View Full Version : Utf8 in Mysql, should i?



micdhack
March 2nd, 2010, 06:41 PM
Hello,
i am creating a website which is going to be multicultural. That means multiple language text to print and text being posted by the users.

In the html <head> i have <meta http-equiv="Content-Type" content="text/html; charset=utf-8"> which works like a charm.

Also anything being posted and stored in the db is being stored correctly cause when i read it back through the mysqli in php is being printed as originally posted.

My mysql text and varchar tables have a latin1_swedish_ci charset.

I am not sure what kind of an effect does the mysql utf8 fields have for the text in the db but so far with the latin1_swedish_ci fields i was able to store Greek, Czech and Japanese letters without problem.

So my question would be, if anything is working correctly, should i change to utf8 or it doesnt really matter?

kahumba
March 2nd, 2010, 07:34 PM
In Ubuntu mysql doesn't default to utf8 which creates troubles when reading Russian strings (unless I encode/decode the strings by hand, which I shouldn't have to).
I've been surprised how the typical Linux distro is almost completely utf8 by default but mysql is not. Somebody is trying to save bytes in exchange for confusion and troubles. Way to go.

The Cog
March 2nd, 2010, 07:51 PM
Its my belief that that the mysql tables should be set for utf8 if that's what you're putting in them. Although it might work for now, putting utf8 byte sequences into a latin-1 database table, you may well find later that you want to use tools that are aware of the database encoding and try (correctly) to treat the database contents as latin1 and end up displaying stuff different to what you expect.

Hellkeepa
March 3rd, 2010, 02:21 AM
HELLo!

Yes, you should always stick to one charset when manipulating strings in a system. Otherwise you're begging for problems, problems which can be quite annoying in rectifying at a later point in time.
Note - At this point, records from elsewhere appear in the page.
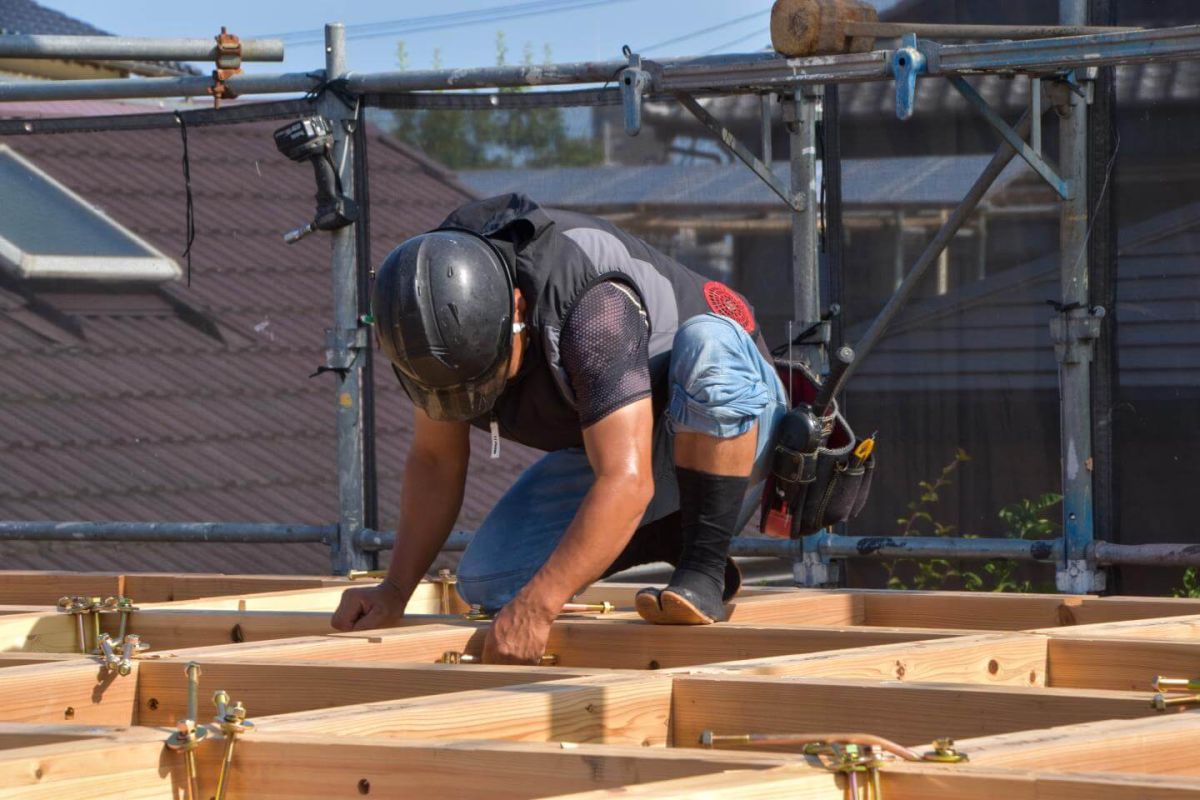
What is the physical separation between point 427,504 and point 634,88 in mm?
1935

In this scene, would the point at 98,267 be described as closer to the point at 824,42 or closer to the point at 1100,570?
the point at 824,42

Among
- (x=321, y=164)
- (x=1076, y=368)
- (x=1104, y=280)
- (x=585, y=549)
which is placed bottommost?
(x=585, y=549)

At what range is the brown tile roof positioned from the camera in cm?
624

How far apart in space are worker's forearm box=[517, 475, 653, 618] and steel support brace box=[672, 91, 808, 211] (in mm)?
2320

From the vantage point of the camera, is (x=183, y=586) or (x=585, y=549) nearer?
(x=585, y=549)

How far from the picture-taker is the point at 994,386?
512cm

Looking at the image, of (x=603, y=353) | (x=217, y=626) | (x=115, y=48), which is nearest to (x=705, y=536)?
(x=603, y=353)

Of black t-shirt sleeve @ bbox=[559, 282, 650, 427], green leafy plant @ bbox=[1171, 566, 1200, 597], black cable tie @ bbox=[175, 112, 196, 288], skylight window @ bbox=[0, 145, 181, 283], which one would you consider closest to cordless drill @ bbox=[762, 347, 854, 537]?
black t-shirt sleeve @ bbox=[559, 282, 650, 427]

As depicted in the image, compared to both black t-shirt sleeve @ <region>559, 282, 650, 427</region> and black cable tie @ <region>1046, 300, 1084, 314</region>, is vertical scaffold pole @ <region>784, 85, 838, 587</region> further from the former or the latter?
black t-shirt sleeve @ <region>559, 282, 650, 427</region>

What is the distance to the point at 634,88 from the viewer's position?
5043 mm

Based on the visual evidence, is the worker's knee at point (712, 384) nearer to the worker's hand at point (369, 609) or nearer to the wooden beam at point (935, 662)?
the wooden beam at point (935, 662)

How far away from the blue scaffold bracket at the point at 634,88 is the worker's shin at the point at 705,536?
2042 mm

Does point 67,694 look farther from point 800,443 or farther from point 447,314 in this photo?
point 800,443

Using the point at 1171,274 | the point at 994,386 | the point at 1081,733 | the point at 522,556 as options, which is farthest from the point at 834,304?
the point at 1081,733
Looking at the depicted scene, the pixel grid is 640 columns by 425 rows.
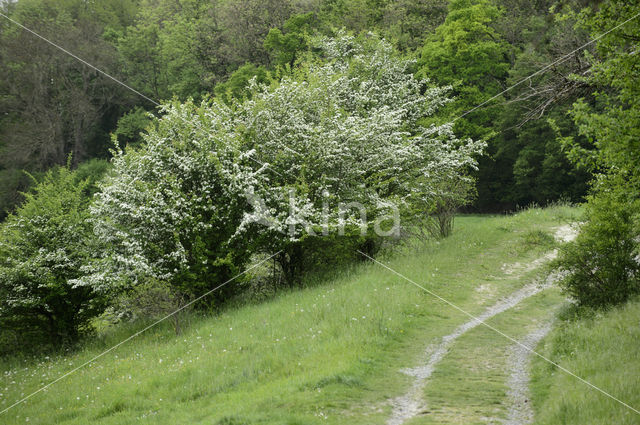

To make sure that your system is UTF-8 all the way through, you need to do the following:
Send the following header with PHP, or via the web server, on all of the pages displayed:

content-type: text/html; charset=utf-8
Using the HTML meta tags alone is not enough, as the server overrides these.
Send "USE NAMES 'utf8'" to the MySQL server, right after selecting the database you're using.
Make sure all tables are created with ") DEFAULT CHARSET=utf8;" at the end of the table definition.
Add 'accept-charset="utf-8"' to all form elements in the HTML code.
Make sure you use UTF-8 enabled functions, and actually tell them to use UTF-8, in the PHP source code.

Happy codin'!

micdhack
March 3rd, 2010, 08:54 AM
Wow man thanks! Your answer is perfect and super thorough.
I ll start making the appropriate changes right away.

Hellkeepa
March 3rd, 2010, 04:48 PM
HELLo!

You're welcome, glad you found it useful. :-)

Happy codin'!